**Written task 1**
Translate this sentence from the text on parishes and the chancery into French: "Something else to remember: some pastors are virtual prisoners in their own parishes, powerless to change things without the support of the chancery."
**Written task 2**
From the text on parishes and the chancery, return verbatim everything from "The thing is, there" down to "be coded ‘not’.".

-- Start Text segment --

Something else to remember: some pastors are virtual prisoners in their own parishes, powerless to change things without the support of the chancery.
I know a priest who was made pastor of a parish where Manischewitz was being used as the altar wine — totally invalid.
When he changed it, the people in the pews squawked, and he couldn’t’ get support from his bishop on making the changes for sacramental reasons.
I can’t help but think that since the people who fight orthodoxy lodge loud complaints, having support on file for positive changes has to help, especially in dioceses where the bishop is intensely political and wants to gauge public opinion.
My wager would be that the squawkers were few but included people who had a regular conduit to the chancery. Correct me if I’m in error.
The thing is, there are people the chancery rats are inclined to listen to, and there are people they are not. Just about anyone reading your words would be coded ‘not’.
It’s amazing just who gets posts in the chancery. I recall an incident from about 10 years ago when some out-of-area laymen discovered from news reports a priest in the Archdiocese of San Francisco had marched in some sort of parade sponsored by social and political organizations of the expected type. They contact the p.r. officer for the Archdiocese via e-mail, someone you might expect to have been hired for his tact, concision, and rhetorical talents, no? The twerp’s responses were variously defensive, snotty, and stupid, and, of course, ended up all over a particular subfraction of da intertubez. Even had you agreed with this bureaucratic microbe on the substantive point, you’d have fired him for incompetence unless it was your view that this is how complaints of this sort should be handled as the institution is better off without the complainers. You cannot leave, of course. You can, however, see to it that the chancery never sees one brass farthing from you.
I agree with Lorra. There is nothing, nothing that works more than the threat or reality of pulled funding.

-- End Text segment --
-- Start Data lines --

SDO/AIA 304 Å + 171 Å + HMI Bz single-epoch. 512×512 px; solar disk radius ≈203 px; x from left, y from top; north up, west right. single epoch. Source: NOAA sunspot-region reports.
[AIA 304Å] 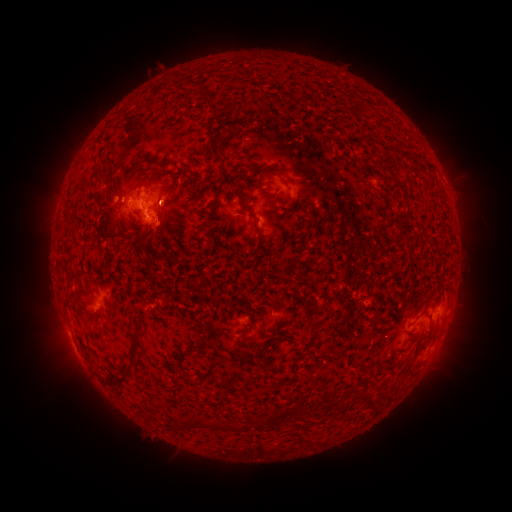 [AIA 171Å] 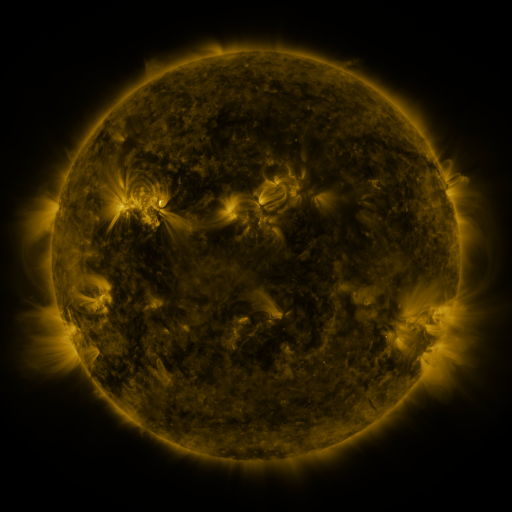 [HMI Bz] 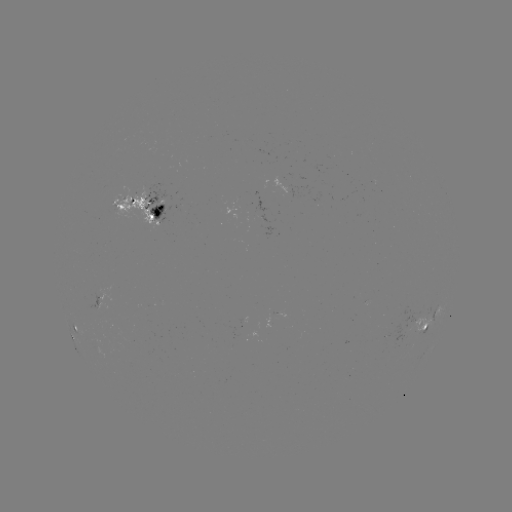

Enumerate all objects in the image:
spotted active region: (300, 195)
spotted active region: (141, 207)
spotted active region: (434, 317)
spotted active region: (419, 326)
spotted active region: (75, 328)
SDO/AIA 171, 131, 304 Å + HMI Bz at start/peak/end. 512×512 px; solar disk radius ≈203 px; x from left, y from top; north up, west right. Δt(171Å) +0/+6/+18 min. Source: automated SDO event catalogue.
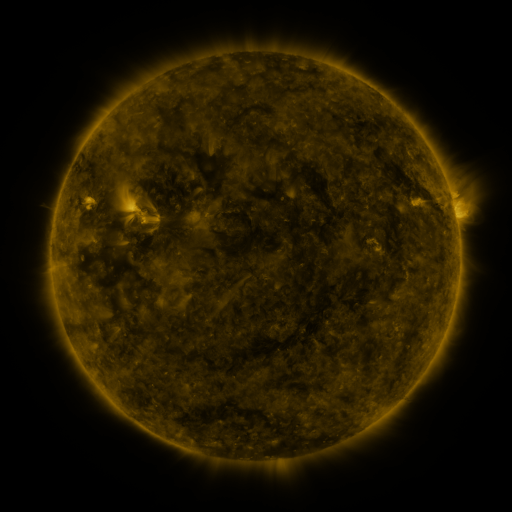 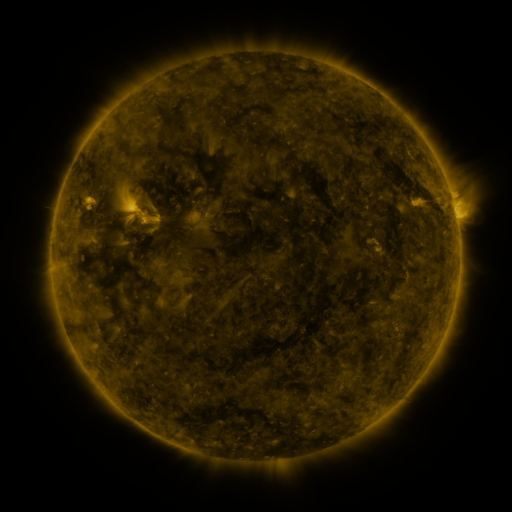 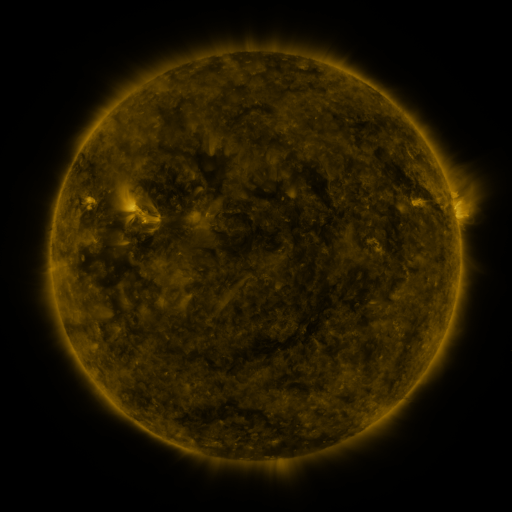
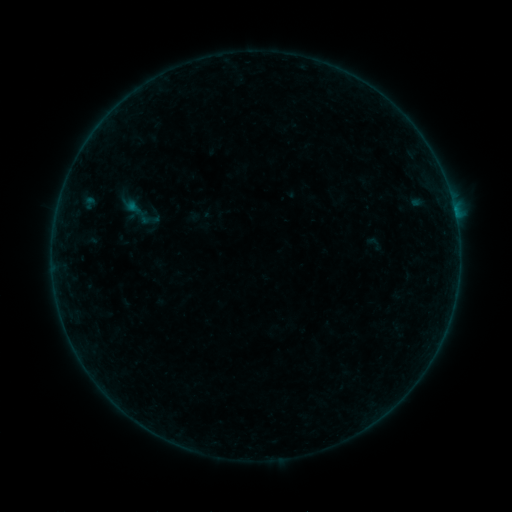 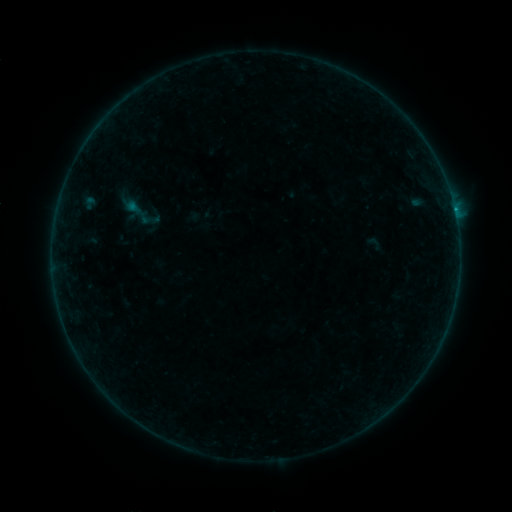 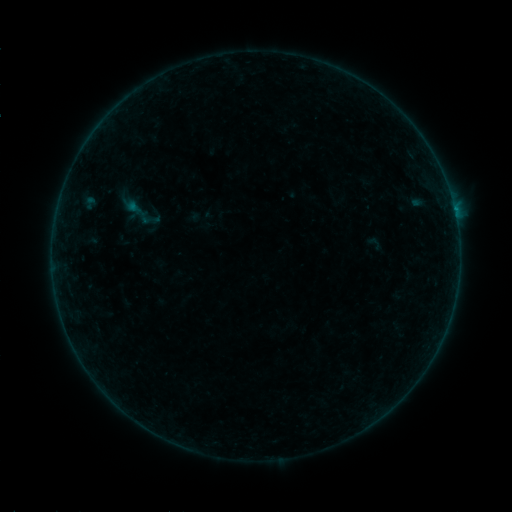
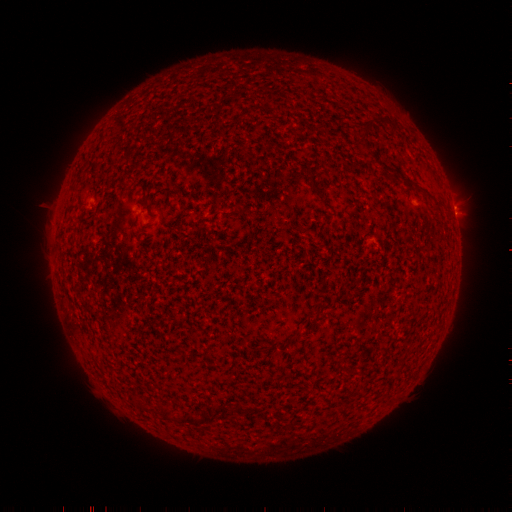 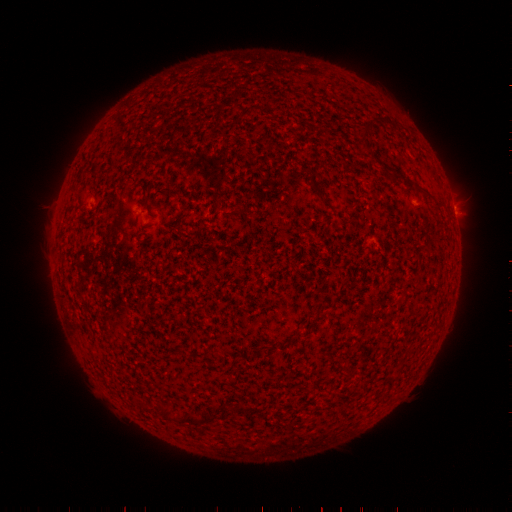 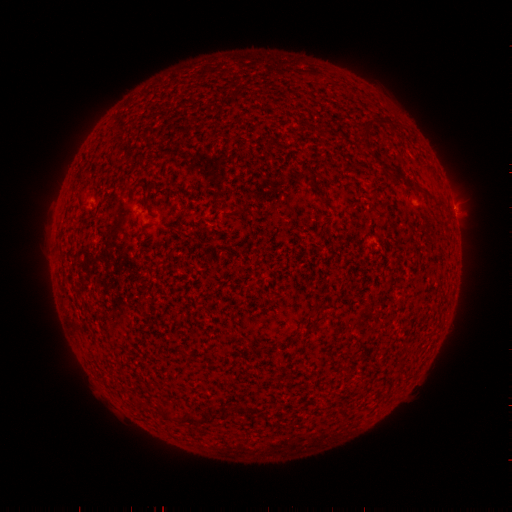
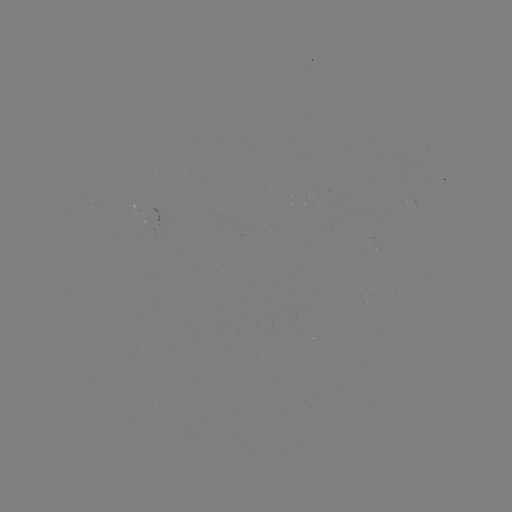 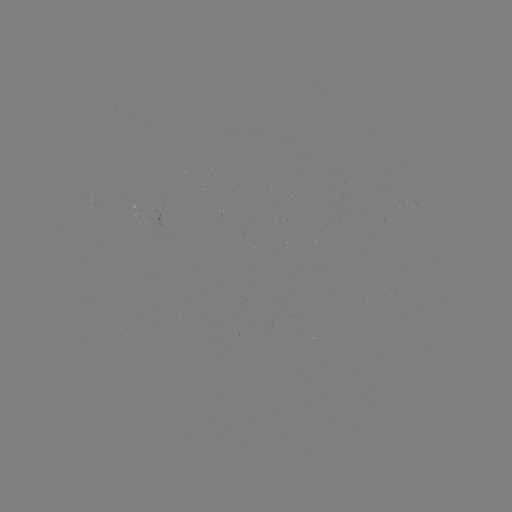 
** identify B2.1 flare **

-- End Data lines --

**Expected answer 1**
Autre chose à garder à l'esprit : certains curés sont pratiquement prisonniers de leurs propres paroisses, impuissants à changer quoi que ce soit sans le soutien de la chancellerie.

**Expected answer 2**
The thing is, there are people the chancery rats are inclined to listen to, and there are people they are not. Just about anyone reading your words would be coded ‘not’.